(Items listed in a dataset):
..............................

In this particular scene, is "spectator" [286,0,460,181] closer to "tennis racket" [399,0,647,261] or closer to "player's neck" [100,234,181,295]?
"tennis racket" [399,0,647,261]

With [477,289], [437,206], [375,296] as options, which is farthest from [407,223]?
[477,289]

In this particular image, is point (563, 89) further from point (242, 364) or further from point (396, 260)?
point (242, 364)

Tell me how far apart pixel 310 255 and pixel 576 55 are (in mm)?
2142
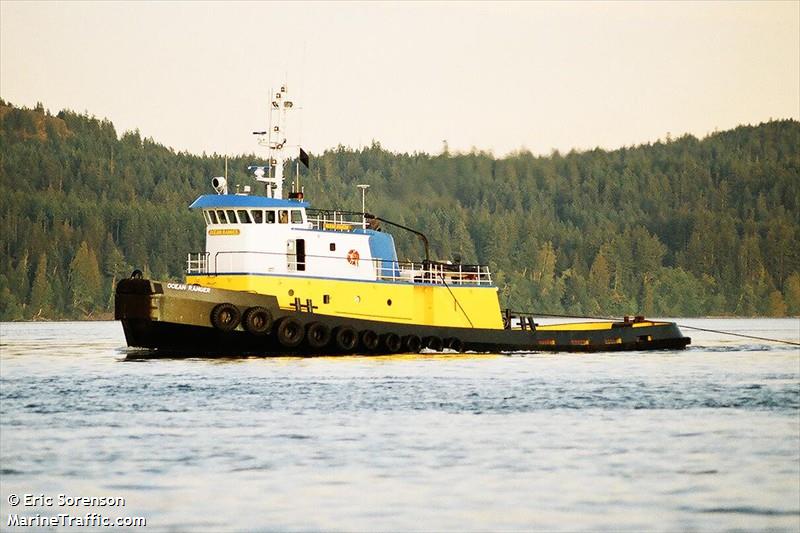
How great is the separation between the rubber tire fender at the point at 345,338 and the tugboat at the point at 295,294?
0.10ft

..............................

(Problem to work on): Reproduce the listing above with "particular" changed to "specific" and every other word left as it is. Leave the pictures out of your answer.

(Written response):
In this specific scene, is "spectator" [286,0,460,181] closer to "tennis racket" [399,0,647,261] or closer to "player's neck" [100,234,181,295]?
"tennis racket" [399,0,647,261]

With [477,289], [437,206], [375,296] as options, which is farthest from [407,223]?
[477,289]

In this specific image, is point (563, 89) further from point (242, 364) or further from point (396, 260)?
point (242, 364)

Tell me how far apart pixel 310 255 and pixel 576 55 are (in mm)?
2142
How great is the separation between the rubber tire fender at the point at 345,338 and the tugboat at the point at 295,294?
0.10ft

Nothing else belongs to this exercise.